- Written by: Aimée Stuart
- Original language: English
- Genre: Drama
- Setting: Scotland, 1885

Premiere
- Date premiered: 9 May 1949
- Place premiered: Connaught Theatre, Worthing

= Lace on Her Petticoat =

1949 play

Lace on Her Petticoat is a play by the British writer Aimée Stuart. It takes place in a cottage on an island off the southwest coast of Scotland in the late Victorian era.

It premiered at the Connaught Theatre in Worthing before transferring to the Ambassadors Theatre in London's West End where it ran for 188 performances between 14 December 1950 and 26 June 1951. The original West End cast included Ellis Irving, David Keir, Muriel Aked, Perlita Neilson and Sophie Stewart.
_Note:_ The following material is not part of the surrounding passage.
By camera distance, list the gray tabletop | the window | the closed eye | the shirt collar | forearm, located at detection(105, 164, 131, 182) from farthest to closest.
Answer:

A 1951 production at the Booth Theatre on Broadway lasted for 79 performances.

==TV versions==
The play was adapted for British television in 1952. It was also filmed for American TV the same year.

The play was adapted for British television in 1958 with Janet Munro who played a twelve year old. The Daily Telegraph called it "a play well suited to the condensing treatment of television."

==Bibliography==
- Wearing, J.P. The London Stage 1950-1959: A Calendar of Productions, Performers, and Personnel. Rowman & Littlefield, 2014.